◆ **Exercise**:
Answer with a number only, giving how many lines in the data below include "Best".

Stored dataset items
════════

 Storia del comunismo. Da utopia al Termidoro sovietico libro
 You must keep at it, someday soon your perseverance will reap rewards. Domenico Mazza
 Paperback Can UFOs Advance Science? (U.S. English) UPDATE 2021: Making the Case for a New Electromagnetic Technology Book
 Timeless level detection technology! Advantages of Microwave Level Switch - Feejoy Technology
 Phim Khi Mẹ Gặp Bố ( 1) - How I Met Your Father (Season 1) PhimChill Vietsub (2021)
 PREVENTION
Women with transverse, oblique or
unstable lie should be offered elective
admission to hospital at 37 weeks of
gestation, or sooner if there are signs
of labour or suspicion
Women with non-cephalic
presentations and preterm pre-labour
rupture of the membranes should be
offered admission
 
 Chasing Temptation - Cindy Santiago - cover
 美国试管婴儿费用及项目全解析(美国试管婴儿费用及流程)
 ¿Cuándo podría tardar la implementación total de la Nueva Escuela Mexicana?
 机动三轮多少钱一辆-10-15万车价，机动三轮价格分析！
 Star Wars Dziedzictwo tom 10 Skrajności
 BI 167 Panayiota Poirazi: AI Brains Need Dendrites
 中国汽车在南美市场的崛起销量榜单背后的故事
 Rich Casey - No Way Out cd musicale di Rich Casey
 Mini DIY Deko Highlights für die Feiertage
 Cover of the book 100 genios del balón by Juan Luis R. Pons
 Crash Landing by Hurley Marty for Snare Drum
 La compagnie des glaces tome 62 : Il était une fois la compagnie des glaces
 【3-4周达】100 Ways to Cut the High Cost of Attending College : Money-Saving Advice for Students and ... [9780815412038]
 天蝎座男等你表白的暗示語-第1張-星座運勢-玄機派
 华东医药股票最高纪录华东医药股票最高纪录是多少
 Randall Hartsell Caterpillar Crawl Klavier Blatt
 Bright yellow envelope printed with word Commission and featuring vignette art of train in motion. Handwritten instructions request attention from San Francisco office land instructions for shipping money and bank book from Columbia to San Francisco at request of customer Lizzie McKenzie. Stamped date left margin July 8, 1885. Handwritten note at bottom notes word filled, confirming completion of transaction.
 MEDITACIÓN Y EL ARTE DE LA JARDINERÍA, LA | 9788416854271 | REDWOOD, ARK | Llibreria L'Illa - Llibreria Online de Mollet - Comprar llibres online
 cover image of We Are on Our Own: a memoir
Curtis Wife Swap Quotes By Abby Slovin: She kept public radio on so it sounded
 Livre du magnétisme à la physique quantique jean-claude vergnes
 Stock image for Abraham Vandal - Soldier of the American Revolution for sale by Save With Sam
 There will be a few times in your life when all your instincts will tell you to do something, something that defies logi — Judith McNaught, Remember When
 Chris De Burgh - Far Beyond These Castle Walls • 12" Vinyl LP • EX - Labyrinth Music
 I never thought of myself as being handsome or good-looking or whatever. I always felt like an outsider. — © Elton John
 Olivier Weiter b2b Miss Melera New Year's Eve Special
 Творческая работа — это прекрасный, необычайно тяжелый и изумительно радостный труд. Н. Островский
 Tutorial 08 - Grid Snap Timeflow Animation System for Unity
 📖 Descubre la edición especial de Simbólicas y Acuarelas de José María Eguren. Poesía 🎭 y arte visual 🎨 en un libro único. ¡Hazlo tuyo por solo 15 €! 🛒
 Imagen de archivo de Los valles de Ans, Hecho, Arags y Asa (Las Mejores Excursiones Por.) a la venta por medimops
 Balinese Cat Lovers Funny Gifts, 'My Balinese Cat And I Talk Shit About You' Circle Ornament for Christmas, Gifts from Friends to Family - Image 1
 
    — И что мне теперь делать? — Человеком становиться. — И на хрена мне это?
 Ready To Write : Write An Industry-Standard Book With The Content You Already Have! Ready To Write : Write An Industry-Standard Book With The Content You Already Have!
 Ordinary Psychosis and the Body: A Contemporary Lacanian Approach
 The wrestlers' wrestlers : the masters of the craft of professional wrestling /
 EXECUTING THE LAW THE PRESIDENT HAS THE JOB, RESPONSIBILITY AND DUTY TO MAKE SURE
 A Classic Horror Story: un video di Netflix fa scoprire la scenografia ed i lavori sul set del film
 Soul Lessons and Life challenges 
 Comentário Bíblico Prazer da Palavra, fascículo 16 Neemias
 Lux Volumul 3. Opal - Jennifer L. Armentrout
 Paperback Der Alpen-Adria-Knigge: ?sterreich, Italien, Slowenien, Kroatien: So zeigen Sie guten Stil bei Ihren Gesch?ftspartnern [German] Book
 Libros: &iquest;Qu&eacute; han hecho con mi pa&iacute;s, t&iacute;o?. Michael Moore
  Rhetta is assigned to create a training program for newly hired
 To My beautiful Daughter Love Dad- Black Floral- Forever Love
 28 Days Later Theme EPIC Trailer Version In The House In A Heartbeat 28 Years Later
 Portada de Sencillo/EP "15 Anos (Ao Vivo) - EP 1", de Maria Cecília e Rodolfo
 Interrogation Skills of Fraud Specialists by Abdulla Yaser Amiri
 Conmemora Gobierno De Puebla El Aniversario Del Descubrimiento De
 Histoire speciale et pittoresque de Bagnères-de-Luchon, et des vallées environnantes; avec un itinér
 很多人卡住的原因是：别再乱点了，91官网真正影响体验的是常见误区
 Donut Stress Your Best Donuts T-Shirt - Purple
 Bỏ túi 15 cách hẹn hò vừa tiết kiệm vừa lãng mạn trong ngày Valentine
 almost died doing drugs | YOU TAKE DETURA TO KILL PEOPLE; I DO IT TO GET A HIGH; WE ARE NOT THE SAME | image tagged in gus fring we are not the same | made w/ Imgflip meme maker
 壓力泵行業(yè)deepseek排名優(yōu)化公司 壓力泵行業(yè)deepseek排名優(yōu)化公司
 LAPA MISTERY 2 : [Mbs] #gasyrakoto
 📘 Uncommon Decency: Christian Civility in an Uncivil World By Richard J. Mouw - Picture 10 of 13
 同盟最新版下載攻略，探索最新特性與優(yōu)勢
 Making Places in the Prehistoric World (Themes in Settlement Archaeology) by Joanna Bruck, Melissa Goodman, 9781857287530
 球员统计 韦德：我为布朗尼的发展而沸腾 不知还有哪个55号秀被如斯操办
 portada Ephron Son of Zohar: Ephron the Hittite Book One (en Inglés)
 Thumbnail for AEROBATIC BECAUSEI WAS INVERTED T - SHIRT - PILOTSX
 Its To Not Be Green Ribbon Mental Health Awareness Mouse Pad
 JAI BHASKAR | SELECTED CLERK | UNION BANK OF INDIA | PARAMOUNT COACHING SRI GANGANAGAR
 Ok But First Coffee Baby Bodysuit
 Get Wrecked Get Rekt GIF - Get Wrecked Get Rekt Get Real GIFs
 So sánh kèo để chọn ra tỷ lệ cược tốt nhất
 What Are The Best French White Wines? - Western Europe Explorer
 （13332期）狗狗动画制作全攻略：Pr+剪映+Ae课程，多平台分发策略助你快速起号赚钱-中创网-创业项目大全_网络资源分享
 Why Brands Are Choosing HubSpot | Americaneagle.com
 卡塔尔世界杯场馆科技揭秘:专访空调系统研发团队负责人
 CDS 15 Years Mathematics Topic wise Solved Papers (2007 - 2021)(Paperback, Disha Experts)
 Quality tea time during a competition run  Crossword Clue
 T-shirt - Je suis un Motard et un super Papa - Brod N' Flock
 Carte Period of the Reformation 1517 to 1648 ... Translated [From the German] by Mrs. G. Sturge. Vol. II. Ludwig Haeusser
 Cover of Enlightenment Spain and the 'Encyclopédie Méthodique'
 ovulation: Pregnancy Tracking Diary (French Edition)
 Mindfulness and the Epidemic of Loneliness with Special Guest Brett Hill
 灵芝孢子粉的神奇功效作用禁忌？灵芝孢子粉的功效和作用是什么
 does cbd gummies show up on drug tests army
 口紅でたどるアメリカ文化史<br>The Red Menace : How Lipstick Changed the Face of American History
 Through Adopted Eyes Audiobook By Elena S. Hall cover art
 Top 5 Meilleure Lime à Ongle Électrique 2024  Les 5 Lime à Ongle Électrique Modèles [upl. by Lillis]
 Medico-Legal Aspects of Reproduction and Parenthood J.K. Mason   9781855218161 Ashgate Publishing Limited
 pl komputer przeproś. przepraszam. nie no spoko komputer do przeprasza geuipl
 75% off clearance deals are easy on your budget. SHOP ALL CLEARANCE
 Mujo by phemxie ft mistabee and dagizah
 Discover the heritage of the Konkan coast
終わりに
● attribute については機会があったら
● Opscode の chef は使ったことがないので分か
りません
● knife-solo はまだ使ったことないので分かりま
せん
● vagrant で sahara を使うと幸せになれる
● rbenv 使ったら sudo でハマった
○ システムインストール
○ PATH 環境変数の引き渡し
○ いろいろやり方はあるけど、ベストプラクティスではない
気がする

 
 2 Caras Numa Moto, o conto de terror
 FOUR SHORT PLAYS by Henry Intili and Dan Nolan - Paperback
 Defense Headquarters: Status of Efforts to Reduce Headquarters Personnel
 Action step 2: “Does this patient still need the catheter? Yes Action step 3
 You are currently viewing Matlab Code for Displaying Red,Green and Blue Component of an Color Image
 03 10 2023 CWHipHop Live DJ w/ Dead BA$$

════════

◆ **Reply to the task**:
2